26 June 2025
Dr Becca Lovell is a senior lecturer in biodiversity, health and policy, based at the European Centre for Environment and Human Health. She co-leads the Masters in Environment and Human Health and co-leads the Nature and Health Professional Development Programme. Her research focuses primarily on how the environment supports and promotes our health as well as translational work and evidence synthesis for policy partners. Becca and her team’s work has been involved in policy formation, evaluation, delivery, and service delivery evaluation. In this article, we explore her role in Green Social Prescribing, a policy that enables people with complex health needs to access green spaces and community activities.
For a while now, there’s been a lot of interest in terms of how the environment influences health and wellbeing. Because of this, there is an infrastructural question of what types of environments exist, where they are located, and who has access to them. There is also the question of what we do with these spaces and how we support people to get outdoors. What initiatives and policies can we implement to encourage people to engage with the environment? Where does the funding come from, and what departments or organisations need to be involved?

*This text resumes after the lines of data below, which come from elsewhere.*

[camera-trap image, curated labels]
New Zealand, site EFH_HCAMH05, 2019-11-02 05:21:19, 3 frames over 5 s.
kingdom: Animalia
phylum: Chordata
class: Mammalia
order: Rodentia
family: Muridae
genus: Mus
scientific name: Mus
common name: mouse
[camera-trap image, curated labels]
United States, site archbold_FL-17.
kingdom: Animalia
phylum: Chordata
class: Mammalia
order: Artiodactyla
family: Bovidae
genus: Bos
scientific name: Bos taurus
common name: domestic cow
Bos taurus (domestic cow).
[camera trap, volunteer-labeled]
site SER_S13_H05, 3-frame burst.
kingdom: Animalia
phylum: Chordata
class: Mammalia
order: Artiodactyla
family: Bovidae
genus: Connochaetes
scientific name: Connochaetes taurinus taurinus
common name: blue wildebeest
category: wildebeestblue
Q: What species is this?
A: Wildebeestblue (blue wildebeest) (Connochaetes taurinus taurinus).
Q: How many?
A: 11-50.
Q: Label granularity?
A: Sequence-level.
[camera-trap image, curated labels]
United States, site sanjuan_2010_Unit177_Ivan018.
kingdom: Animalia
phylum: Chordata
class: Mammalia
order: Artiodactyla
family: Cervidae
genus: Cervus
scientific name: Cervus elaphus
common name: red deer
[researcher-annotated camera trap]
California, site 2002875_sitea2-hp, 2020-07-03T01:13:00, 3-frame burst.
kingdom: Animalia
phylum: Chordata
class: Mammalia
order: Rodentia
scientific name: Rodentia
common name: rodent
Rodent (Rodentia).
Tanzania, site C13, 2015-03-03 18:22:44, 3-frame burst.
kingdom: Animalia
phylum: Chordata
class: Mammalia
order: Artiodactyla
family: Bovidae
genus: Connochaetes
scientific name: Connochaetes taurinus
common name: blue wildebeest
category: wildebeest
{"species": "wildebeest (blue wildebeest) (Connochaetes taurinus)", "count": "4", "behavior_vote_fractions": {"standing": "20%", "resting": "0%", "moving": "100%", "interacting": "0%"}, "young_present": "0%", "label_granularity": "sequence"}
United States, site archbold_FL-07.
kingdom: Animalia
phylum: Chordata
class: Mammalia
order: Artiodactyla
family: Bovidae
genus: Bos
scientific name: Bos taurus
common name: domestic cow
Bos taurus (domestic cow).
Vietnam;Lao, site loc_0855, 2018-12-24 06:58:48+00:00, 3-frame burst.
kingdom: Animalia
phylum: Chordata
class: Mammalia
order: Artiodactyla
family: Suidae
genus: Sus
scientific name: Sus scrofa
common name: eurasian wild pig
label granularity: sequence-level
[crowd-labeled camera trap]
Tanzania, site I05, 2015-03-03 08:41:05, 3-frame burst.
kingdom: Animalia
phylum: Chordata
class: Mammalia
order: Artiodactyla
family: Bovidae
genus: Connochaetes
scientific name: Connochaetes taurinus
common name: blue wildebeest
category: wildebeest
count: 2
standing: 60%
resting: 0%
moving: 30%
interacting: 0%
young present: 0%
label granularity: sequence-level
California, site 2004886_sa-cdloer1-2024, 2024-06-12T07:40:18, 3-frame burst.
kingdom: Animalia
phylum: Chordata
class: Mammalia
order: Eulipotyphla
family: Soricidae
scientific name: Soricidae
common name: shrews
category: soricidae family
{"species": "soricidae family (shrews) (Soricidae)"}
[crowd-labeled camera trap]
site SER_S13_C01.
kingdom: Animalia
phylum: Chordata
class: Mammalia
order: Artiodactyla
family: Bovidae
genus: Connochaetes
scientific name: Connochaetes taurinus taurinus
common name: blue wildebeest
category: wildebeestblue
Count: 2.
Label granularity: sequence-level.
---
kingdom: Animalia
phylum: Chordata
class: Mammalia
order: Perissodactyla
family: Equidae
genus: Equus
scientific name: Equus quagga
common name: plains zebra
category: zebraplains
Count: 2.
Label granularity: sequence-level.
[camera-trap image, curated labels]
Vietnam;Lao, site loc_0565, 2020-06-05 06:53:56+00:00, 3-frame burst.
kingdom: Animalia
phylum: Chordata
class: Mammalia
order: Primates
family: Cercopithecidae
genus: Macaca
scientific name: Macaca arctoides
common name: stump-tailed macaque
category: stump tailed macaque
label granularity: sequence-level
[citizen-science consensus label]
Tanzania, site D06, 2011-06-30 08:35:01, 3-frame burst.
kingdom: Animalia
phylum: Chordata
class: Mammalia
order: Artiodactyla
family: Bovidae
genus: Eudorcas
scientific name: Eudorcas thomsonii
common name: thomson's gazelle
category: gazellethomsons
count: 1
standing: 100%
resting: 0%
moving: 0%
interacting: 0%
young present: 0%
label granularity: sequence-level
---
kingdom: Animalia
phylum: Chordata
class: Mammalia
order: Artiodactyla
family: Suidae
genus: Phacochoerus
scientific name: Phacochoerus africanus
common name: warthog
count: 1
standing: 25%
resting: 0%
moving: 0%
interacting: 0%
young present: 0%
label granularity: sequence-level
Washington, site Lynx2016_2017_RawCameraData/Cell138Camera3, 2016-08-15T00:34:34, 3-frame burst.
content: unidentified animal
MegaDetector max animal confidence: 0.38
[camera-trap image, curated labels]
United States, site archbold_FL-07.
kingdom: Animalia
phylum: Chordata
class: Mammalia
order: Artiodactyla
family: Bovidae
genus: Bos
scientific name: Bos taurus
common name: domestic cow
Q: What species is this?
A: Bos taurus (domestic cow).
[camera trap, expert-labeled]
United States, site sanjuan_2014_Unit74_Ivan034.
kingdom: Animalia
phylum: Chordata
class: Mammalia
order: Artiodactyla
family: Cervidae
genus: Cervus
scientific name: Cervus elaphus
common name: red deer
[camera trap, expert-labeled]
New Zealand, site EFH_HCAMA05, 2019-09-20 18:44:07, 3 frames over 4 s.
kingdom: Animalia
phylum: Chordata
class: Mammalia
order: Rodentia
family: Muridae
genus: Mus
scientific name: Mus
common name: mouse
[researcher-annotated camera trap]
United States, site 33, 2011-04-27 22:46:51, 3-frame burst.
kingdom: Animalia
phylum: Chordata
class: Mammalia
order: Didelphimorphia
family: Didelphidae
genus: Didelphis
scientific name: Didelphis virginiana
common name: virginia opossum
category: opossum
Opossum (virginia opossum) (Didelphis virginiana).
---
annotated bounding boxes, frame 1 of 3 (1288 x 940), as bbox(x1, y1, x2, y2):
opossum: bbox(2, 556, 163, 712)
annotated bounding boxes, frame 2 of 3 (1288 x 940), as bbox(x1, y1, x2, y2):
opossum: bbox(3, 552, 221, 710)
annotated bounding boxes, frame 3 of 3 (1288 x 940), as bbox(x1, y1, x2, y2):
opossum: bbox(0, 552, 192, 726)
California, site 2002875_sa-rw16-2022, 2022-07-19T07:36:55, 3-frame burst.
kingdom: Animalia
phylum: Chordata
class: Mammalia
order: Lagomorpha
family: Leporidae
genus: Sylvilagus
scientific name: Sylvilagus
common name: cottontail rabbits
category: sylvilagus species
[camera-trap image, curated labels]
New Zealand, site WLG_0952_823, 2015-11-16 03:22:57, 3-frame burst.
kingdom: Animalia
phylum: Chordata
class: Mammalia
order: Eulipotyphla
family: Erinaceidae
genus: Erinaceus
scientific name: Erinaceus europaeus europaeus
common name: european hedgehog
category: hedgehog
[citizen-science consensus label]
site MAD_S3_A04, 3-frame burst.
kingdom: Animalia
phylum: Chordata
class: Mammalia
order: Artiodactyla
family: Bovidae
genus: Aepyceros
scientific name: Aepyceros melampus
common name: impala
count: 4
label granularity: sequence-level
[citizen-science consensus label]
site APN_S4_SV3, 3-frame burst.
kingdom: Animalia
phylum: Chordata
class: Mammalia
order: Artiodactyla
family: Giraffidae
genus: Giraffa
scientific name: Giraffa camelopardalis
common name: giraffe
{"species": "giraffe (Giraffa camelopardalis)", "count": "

One of the policies we have helped research and develop is Green Social Prescribing. Essentially, this is where people with complex health needs get referred from primary care out into the community’s assets, such as green spaces, and are involved with community-led activities.
In the mid-2010s, the Department for Environment, Food and Rural Affairs began to think about its environmental policy, and how people connect to nature was going to be a significant part of that. I won a fellowship at Defra to help with the transition, speaking with many stakeholders, including Natural England and the Environment Agency, as well as environmental NGOs, to assess what they already do and how some of their ideas could be better integrated into policy for greater impact.
At the end of the fellowship, my colleague at Defra, Simon Maxwell, and I published a report and evidence synthesis at the same time they were putting together the new 25-year plan for the environment. Many of the recommendations that we wrote in this report manifested themselves as policy commitments in the plan.
Out of the 25-year plan for the environment came a whole load of commitments around these areas, one of which was the Green Infrastructure Plan for England, to which we have contributed to its delivery. However, regarding Green Social Prescribing, we were then commissioned to ask the types of questions that would help further develop the policy, such as what the Green Social Prescribing landscape looked like. Who were the key players, and what was the state of delivery at that moment?
With a couple of colleagues, I wrote a second report that went back to Defra, the Department of Health, and others. They considered our findings and successfully presented a new proposal to the Treasury. This resulted in around £8 million from the Shared Outcomes Framework being put towards a significant test and learn programme, focusing on how to develop the ‘system’ of green social prescribing. Seven local authority areas received just under a million each to build their system and enable delivery. We were then asked to evaluate this programme, asking how you make Green Social Prescribing work effectively at scale.
It was fascinating to be involved in formulating the policy, as well as in its delivery and evaluation. It was also hugely useful to see how policy from the national government is translated by local governments and others, and how it relates to them, their priorities, and their ways of working.
I’d say my motivation now is that I really enjoy the immediacy of what I do and seeing how it manifests in policymaking. It is a privilege to be working in an area where there is this demand, policy interest and opportunity to use our evidence.